Text shown:

Sexual behaviour is learned in families and cultures through socialisation. Customs and beliefs learned in one’s family and culture influence your perception of what is good and acceptable, and what is wrong and shameful. Therefore, customs and the permission to express one’s sexuality vary widely. However, everyone has the right to create a satisfying sexual life and to express and fulfil their sexuality in different ways.

You can act on your sexuality alone or with a partner. Ways of doing this include different types of caresses, intercourse, masturbation, fantasies, and in-dream sensations.


Inexperience in dating and sexual relations can feel worrying and distressing. It can feel like you’re the only one who has no experience of kissing, sex, or relationships in general. External expectations can put a lot of pressure on you when you compare yourself to your acquaintances, friends, or the image portrayed in the media, or when you have to account for your situation to people such as relatives.

Data lines:
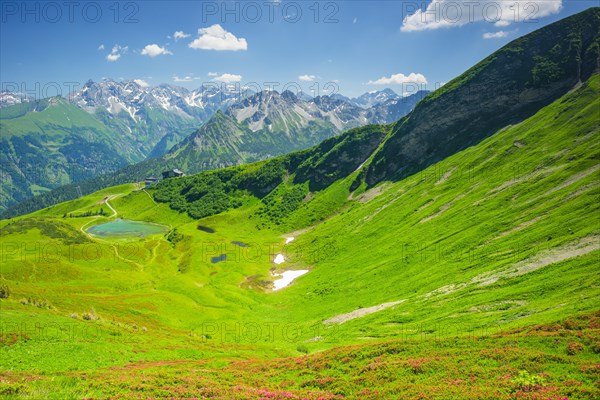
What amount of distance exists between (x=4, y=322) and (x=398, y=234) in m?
108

Task requirements: Please print the text on sexuality between "Sexual behaviour is" and "and in-dream sensations.", inclusive, word for word. The lines above aren't needed.

Expected answer:
Sexual behaviour is learned in families and cultures through socialisation. Customs and beliefs learned in one’s family and culture influence your perception of what is good and acceptable, and what is wrong and shameful. Therefore, customs and the permission to express one’s sexuality vary widely. However, everyone has the right to create a satisfying sexual life and to express and fulfil their sexuality in different ways.

You can act on your sexuality alone or with a partner. Ways of doing this include different types of caresses, intercourse, masturbation, fantasies, and in-dream sensations.